**STORED DATA**
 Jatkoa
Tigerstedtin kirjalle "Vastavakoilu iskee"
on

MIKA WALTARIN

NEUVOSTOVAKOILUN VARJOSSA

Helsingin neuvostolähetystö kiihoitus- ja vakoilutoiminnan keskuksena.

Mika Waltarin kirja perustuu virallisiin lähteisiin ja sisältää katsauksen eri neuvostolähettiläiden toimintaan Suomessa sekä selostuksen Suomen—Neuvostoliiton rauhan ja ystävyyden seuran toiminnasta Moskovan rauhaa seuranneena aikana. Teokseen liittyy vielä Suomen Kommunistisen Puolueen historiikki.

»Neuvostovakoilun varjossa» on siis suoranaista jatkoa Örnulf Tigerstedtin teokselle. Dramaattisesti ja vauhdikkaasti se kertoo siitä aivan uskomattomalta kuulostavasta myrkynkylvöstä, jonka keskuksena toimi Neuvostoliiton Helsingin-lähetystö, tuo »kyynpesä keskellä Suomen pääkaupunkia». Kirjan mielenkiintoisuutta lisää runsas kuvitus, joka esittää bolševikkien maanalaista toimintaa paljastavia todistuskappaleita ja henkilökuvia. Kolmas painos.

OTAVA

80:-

**ABOUT THIS TASK**
The records are to be repeated in full, exactly as they stand.

**RESPONSE TO THIS EXERCISE**
 Jatkoa
Tigerstedtin kirjalle "Vastavakoilu iskee"
on

MIKA WALTARIN

NEUVOSTOVAKOILUN VARJOSSA

Helsingin neuvostolähetystö kiihoitus- ja vakoilutoiminnan keskuksena.

Mika Waltarin kirja perustuu virallisiin lähteisiin ja sisältää katsauksen eri neuvostolähettiläiden toimintaan Suomessa sekä selostuksen Suomen—Neuvostoliiton rauhan ja ystävyyden seuran toiminnasta Moskovan rauhaa seuranneena aikana. Teokseen liittyy vielä Suomen Kommunistisen Puolueen historiikki.

»Neuvostovakoilun varjossa» on siis suoranaista jatkoa Örnulf Tigerstedtin teokselle. Dramaattisesti ja vauhdikkaasti se kertoo siitä aivan uskomattomalta kuulostavasta myrkynkylvöstä, jonka keskuksena toimi Neuvostoliiton Helsingin-lähetystö, tuo »kyynpesä keskellä Suomen pääkaupunkia». Kirjan mielenkiintoisuutta lisää runsas kuvitus, joka esittää bolševikkien maanalaista toimintaa paljastavia todistuskappaleita ja henkilökuvia. Kolmas painos.

OTAVA

80:-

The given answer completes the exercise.